The project provides: (i) extended TBEV RNA-protein interaction datasets in relevant human cells, supported by a transparent scoring pipeline; (ii) full-length RNA structure maps across human cells, viral particles and tick tissue; (iii) comparative adaptation trajectories across hosts; and (iv) two validated reporter viruses that enable reproducible, scalable assays. Together, these resources form a coherent toolkit to study TBEV and related flaviviruses.

Potential impacts:
- Actionable evidence: host factors and constrained RNA regions (from interactome, structure and in-silico RPI predictions) as starting points for host-directed or RNA-targeted studies.
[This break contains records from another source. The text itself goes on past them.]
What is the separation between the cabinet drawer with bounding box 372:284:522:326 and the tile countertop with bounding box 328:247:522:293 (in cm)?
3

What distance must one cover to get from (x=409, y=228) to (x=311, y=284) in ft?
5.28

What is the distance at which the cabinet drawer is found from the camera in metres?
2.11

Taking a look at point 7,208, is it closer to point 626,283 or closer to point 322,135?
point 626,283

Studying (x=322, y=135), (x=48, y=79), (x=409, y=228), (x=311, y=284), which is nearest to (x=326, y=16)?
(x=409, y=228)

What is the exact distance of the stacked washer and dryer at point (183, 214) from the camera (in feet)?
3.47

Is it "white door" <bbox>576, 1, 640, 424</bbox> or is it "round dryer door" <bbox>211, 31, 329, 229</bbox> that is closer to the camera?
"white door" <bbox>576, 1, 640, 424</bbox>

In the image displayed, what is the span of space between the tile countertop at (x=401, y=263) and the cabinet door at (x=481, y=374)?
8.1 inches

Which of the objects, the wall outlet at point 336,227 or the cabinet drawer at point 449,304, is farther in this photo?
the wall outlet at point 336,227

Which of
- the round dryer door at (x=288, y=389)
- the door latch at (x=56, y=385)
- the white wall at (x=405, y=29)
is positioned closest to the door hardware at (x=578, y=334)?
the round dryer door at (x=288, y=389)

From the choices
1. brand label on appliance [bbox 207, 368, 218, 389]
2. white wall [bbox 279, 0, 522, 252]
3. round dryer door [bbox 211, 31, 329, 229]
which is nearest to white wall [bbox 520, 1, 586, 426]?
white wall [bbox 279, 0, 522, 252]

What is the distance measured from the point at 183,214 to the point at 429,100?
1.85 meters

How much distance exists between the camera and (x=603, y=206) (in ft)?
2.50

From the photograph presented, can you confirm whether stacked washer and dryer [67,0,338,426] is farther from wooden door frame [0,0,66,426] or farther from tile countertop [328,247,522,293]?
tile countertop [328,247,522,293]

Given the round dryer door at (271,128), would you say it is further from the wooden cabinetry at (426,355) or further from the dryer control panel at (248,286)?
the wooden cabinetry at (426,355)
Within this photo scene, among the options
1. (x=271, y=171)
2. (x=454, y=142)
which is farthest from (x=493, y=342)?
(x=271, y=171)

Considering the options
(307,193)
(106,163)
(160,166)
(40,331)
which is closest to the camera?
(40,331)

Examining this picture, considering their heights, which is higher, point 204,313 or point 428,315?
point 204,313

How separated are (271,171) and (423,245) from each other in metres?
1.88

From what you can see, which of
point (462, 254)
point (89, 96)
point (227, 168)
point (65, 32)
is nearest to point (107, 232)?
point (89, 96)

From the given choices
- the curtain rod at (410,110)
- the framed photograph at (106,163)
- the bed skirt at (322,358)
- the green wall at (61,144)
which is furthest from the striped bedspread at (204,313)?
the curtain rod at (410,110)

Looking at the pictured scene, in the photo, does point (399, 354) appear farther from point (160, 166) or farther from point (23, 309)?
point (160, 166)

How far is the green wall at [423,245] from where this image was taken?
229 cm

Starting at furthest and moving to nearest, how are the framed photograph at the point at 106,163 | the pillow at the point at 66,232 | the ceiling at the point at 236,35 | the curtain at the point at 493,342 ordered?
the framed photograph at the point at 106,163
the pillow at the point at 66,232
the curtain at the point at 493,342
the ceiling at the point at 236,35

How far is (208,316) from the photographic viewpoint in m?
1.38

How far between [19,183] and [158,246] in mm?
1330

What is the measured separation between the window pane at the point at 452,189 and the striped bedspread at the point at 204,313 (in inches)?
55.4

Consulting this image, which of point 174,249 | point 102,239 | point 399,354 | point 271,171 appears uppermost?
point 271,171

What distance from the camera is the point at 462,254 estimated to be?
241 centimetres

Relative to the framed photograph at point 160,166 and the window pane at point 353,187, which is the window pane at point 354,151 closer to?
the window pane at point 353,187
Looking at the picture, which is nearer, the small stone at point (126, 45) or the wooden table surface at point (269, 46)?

- Ready-to-use tools: GFP/Nluc reporter systems for quantitative replication and screening.

Key needs to ensure uptake and success: finalize integration of interactome, functional, structure and adaptation layers with the RPI predictions to produce ranked, testable interaction models; validate top RNA–protein contacts and targeted perturbations; broaden testing to primary human cells and tick compartments; and release datasets, code and minimal reporting standards (FAIR) to maximize reuse. No translatable elements are available or anticipated in this period; any potential application (RNA-modalities: aptamers, antisense) would depend on substantial future validation and is outside the current scope. For wider access, availability of alternatives to infectious virus (replicon systems) will support community adoption without compromising biosafety.